WarpSE: 25 MHz 68HC000-based accelerator for Mac SE

Zane Kaminski

Administrator
Staff member
Founder
Sep 5, 2021
372
610
93
Columbus, Ohio, USA
Forked it :)

Guess I better go grab the plus from the loft now!
You can also change the pinout of the Xilinx CPLD if you need. Just let me know what your final pinout is so I can make sure it'll fit in the CPLD with the pinout you're using.

Edit: Also no need to connect to the Mac's 16 MHz clock since it's not on the 68000. The 16 MHz clock is only used by the interface from the FSB (frontside bus i.e. fast bus) to the PDS bus. I can redesign the FSB-PDS bus bridge to only use the 8 MHz Mac clock and the 25 MHz fast CPU clock.
 
Last edited:

Ubik

Tinkerer
Nov 2, 2021
41
55
18
Orange County, CA
Much better than the Levco SuperMac SpeedCard I am using right now, which has the sound problem and doesn't have a fix, and which has a more bothersome method to disable the accelerator.

Absolutely fantastic, Zane!
@Zane Kaminski I agree JDW. As a fellow SpeedCard user I can't wait to see the 68000 come pretty close to SE/30 speeds, which was the Nirvana back in the day for the SE.
 
  • Like
Reactions: retr01

JDW

Administrator
Staff member
Founder
Sep 2, 2021
1,577
1,373
113
53
Japan
youtube.com
@Zane Kaminski I agree JDW. As a fellow SpeedCard user I can't wait to see the 68000 come pretty close to SE/30 speeds, which was the Nirvana back in the day for the SE.
The really neat thing about the SpeedCard is the same for Zane's forthcoming accelerator — either can be disabled at cold boot, allowing you to use the SE with its stock 8MHz 68000 processor.

The SE/30 is in many ways a better Mac than the SE, so most people with one of those may wonder why you should even have an SE. But the SE/30's stock condition is a 16MHz 030. It can't be made into an 8MHz machine. The SE is stock 8MHz 68000 machine, and if you have the older SE ROMs (compatible with only the 800K drives, not the 1.44MB drives), you basically have the equivalent of a Macintosh Plus, but without the sub-par SCSI issues of the Plus. I can even boot my SE (with older ROMs) from System 1.0! That makes it a very enjoyable machine to use when you want to run some of the oldest software. Indeed, unless you just want the hum of the old 400K disks drives, you wouldn't even need a 128K or 512K or 512Ke Mac if you have a SE with the older ROMs. And by having an accelerator in the SE too, you get SE/30 or better performance when you need it.

Of course, we won't know about software compatibility until Zane's accelerator is out, but the SpeedCard maintains compatibility with very old Mac System Software versions, so I don't see why Zane's board would not.

Anyway, for SE owners reading this, if you have older ROMs in your SE, try boot from System 1.0, which you can download here...


Note that I cannot boot my SE from System 0.85 for some reason (perhaps a ROM incompatibility), but it will boot from 1.0 and later.

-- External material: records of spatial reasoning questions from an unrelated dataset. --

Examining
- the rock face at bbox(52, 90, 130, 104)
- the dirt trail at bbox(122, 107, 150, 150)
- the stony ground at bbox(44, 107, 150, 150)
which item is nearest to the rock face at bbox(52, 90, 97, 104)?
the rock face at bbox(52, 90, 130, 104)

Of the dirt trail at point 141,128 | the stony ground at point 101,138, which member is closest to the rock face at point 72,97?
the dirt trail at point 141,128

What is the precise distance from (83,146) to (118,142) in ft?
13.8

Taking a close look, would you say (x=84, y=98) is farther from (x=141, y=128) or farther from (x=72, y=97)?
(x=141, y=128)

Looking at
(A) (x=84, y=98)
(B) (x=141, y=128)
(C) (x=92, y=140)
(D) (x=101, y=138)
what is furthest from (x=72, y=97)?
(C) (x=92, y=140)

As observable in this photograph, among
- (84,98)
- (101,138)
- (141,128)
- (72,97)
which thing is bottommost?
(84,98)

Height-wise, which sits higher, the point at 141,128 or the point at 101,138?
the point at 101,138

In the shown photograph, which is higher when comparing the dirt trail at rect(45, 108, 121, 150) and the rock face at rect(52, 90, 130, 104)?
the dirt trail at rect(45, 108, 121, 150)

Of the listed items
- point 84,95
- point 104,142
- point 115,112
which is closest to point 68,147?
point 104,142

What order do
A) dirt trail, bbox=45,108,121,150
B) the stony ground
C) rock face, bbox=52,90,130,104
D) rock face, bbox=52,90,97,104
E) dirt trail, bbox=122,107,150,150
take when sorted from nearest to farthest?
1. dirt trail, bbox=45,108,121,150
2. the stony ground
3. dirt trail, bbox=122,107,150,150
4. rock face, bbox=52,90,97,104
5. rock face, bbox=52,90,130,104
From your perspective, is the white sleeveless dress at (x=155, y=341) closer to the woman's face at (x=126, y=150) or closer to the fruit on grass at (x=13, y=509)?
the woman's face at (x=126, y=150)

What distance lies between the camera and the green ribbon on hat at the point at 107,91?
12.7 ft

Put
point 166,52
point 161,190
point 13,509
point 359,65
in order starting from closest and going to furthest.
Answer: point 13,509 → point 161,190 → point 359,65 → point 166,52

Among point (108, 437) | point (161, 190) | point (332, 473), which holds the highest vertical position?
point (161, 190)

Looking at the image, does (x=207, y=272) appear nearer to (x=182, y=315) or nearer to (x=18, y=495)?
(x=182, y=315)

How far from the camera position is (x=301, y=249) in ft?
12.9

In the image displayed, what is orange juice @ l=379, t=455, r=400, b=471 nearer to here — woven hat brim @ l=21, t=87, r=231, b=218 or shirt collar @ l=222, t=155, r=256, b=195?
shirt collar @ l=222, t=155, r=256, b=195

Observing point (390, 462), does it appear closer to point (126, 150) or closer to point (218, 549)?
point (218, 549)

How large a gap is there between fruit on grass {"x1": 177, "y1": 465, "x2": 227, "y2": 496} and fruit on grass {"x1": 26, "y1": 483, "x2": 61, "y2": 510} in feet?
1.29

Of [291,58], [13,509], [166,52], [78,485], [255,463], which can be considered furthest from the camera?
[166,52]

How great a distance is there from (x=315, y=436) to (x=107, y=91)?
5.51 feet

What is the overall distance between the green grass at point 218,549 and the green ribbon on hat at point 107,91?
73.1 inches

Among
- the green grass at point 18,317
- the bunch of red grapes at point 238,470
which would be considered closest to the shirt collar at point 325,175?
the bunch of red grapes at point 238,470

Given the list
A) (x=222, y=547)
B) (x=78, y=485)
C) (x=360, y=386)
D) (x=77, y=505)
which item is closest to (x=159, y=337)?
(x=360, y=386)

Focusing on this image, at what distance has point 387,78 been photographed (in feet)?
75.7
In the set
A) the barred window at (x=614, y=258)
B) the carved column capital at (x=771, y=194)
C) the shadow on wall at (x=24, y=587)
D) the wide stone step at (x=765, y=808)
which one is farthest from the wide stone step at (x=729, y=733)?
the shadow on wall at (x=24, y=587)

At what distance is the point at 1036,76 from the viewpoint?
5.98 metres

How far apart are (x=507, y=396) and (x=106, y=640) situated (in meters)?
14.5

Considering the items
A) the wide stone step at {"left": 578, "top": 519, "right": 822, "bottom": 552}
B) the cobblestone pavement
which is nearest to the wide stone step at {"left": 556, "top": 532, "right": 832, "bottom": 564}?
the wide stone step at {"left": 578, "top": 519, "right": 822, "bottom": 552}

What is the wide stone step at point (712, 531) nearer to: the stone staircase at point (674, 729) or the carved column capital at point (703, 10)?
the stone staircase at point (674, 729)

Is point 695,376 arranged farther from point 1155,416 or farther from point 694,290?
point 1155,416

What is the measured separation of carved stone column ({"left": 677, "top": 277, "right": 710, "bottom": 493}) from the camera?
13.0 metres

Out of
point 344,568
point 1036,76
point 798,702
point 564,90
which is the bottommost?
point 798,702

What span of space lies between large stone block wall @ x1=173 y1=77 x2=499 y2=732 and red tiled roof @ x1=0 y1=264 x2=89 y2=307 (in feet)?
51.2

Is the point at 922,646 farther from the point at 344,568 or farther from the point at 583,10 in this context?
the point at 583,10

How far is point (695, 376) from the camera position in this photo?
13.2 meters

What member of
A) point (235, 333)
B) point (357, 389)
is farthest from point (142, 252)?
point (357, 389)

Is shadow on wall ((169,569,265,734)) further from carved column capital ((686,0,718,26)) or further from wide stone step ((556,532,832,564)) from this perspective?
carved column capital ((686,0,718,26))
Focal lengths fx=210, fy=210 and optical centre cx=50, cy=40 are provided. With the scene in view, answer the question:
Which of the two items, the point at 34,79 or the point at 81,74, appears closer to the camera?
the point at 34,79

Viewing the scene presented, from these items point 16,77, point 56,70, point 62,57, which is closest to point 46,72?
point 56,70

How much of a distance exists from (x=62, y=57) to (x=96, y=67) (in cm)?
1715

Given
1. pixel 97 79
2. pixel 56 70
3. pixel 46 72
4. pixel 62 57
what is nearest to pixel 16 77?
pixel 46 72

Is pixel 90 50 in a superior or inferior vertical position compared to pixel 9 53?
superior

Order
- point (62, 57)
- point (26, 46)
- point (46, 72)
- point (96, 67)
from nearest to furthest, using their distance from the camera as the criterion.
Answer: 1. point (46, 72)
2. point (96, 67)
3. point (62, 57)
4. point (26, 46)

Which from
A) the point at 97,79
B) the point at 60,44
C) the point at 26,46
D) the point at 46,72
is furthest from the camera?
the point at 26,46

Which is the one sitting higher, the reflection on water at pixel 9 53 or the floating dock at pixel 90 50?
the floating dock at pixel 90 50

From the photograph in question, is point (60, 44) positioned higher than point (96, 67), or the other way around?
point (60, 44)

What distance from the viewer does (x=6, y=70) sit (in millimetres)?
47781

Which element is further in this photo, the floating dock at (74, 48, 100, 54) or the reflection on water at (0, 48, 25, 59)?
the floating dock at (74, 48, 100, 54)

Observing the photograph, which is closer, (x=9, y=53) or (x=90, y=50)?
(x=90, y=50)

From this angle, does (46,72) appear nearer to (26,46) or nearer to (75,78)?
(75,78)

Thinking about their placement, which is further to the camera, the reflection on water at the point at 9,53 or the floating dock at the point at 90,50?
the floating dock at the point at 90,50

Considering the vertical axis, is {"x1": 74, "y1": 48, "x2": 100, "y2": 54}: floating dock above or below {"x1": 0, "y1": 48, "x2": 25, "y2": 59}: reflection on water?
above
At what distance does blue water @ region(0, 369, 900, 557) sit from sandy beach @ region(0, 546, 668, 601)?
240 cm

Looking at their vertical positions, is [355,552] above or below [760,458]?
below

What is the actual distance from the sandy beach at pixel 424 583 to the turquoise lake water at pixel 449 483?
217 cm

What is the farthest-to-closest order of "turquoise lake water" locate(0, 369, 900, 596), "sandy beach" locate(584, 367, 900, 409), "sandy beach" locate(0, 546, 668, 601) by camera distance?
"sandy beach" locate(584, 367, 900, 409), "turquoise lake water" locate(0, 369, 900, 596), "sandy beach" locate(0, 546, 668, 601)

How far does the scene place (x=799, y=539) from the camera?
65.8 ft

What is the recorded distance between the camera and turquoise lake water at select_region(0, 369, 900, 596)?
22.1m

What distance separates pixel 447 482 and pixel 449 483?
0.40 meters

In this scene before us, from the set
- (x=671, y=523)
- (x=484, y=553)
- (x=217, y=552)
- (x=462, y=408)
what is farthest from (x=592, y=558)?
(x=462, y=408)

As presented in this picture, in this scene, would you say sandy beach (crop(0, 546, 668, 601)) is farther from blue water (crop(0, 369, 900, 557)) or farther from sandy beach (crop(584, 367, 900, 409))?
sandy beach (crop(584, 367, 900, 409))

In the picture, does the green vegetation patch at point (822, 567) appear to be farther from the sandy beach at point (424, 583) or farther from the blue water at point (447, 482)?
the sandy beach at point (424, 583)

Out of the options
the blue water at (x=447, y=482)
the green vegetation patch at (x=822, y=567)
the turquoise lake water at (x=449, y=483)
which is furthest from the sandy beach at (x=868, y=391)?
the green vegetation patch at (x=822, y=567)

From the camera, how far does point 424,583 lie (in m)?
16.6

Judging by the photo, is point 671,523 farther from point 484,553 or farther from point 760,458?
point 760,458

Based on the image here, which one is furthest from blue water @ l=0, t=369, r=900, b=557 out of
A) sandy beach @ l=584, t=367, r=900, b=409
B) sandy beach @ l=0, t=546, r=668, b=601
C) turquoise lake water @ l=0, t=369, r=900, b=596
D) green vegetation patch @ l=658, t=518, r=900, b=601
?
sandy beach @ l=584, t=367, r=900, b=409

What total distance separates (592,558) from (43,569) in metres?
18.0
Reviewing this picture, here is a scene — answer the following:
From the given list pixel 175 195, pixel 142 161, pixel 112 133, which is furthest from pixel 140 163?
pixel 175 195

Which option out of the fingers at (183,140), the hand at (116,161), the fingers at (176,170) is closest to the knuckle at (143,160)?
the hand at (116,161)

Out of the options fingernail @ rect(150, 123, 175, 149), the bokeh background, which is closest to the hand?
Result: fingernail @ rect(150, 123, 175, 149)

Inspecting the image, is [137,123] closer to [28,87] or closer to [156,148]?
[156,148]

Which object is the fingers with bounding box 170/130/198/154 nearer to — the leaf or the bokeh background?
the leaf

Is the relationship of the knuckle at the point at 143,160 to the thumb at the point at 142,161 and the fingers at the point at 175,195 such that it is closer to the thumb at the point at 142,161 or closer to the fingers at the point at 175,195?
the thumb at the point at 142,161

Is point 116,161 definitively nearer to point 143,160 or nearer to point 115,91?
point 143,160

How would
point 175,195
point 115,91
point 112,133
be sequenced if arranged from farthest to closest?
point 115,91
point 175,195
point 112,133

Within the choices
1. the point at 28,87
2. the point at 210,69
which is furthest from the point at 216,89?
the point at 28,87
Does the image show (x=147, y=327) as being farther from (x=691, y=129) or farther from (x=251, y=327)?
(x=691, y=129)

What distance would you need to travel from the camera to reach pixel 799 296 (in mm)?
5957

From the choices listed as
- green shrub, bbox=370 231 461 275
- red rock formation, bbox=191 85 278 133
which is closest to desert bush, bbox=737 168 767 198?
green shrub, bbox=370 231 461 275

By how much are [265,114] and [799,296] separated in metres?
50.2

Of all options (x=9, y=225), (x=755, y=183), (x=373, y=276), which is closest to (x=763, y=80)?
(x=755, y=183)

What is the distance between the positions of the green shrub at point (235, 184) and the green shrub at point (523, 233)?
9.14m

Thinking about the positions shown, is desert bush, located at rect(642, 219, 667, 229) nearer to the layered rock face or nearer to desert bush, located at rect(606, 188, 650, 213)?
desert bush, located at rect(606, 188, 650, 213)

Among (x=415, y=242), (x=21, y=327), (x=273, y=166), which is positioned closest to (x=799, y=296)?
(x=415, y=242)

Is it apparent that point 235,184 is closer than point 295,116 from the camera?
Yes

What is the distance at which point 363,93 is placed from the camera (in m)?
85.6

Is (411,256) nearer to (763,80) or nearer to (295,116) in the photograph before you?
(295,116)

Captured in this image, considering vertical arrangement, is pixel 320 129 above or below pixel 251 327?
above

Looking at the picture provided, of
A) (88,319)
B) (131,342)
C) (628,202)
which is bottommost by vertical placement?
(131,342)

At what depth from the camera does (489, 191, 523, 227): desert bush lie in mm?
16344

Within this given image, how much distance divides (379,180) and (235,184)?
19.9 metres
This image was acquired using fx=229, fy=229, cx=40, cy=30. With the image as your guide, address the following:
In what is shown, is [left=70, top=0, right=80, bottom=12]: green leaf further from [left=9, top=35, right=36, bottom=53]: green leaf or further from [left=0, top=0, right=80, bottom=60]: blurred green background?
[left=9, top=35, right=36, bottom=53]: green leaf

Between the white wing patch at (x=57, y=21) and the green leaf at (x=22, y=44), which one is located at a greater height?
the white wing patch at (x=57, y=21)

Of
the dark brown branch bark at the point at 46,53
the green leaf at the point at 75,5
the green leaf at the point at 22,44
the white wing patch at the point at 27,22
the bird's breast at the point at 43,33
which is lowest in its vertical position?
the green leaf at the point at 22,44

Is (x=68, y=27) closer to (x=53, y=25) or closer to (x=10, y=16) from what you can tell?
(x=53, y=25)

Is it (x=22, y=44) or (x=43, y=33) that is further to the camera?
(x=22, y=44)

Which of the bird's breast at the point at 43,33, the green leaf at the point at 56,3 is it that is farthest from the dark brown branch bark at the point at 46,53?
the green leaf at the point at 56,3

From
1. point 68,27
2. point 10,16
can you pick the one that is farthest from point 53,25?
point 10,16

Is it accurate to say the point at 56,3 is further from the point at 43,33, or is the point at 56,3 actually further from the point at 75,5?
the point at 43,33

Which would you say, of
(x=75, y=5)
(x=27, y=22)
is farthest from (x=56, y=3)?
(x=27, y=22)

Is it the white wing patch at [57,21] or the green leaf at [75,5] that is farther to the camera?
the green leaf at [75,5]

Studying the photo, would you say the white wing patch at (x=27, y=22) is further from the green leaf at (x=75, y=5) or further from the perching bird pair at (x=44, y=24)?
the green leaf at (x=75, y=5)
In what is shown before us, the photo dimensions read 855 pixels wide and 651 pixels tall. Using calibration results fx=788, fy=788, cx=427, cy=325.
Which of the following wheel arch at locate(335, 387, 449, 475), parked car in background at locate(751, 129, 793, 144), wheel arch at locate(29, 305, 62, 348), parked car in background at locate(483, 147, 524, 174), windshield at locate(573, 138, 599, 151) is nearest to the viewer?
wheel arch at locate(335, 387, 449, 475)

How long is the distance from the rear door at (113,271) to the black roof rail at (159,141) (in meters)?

Naturally, my Mac512 boots from System 0.85 just fine, but there's not much practicality in using System 0.85 (the OS used by the Tour floppy), so I don't consider that much of a loss when using a Mac SE versus a Mac128 or Mac512 or MacPlus.
 
  • Like
  • Love
Reactions: JeffC and retr01

retr01

Senior Tinkerer
Jun 6, 2022
2,473
1
796
113
Utah, USA
retr01.com
System 1.0 can be played pretty much from any platform in the web browser, thanks to Infinite Mac! :)

Of course, more fun on the SE! Let's see how fast WarpSE will make System 1.0 run...

1681337753699.png
 
Last edited:

Ubik

Tinkerer
Nov 2, 2021
41
55
18
Orange County, CA
@JDW and @retr01 - Great points about the reason an SE has value. I completely agree. I would add to that the SE is far less complicated and therefore more robust and resistant to the effects of aging. I love my SE/30, but it's more complex with a denser board and many surface mount caps that needed replacing, along with some very specialized chips that have a finite life. My barn-find SE worked right out of the dust with a new battery. I just don't worry about using the SE as a daily vintage gamer machine.
Moreover, SEs are definitely less intimidating, less expensive, with more options for the new vintage mac restorer - esp. with the reloaded logic board on the market now and soon this new accelerator!
 
  • Like
Reactions: JDW and retr01

Zane Kaminski

Administrator
Staff member
Founder
Sep 5, 2021
372
610
93
Columbus, Ohio, USA
James @JDW brings up an important point. I planned on only putting the FDHD ROM in the WarpSE but the later FDHD ROM won’t boot really early system software versions. I didn’t plan on socketing the ROM either. If your motherboard has the original ROM, you can of course disable the WarpSE to fix this but you can’t run System 1 with acceleration unless you do a time-consuming fast ROM reflash. Is this acceptable?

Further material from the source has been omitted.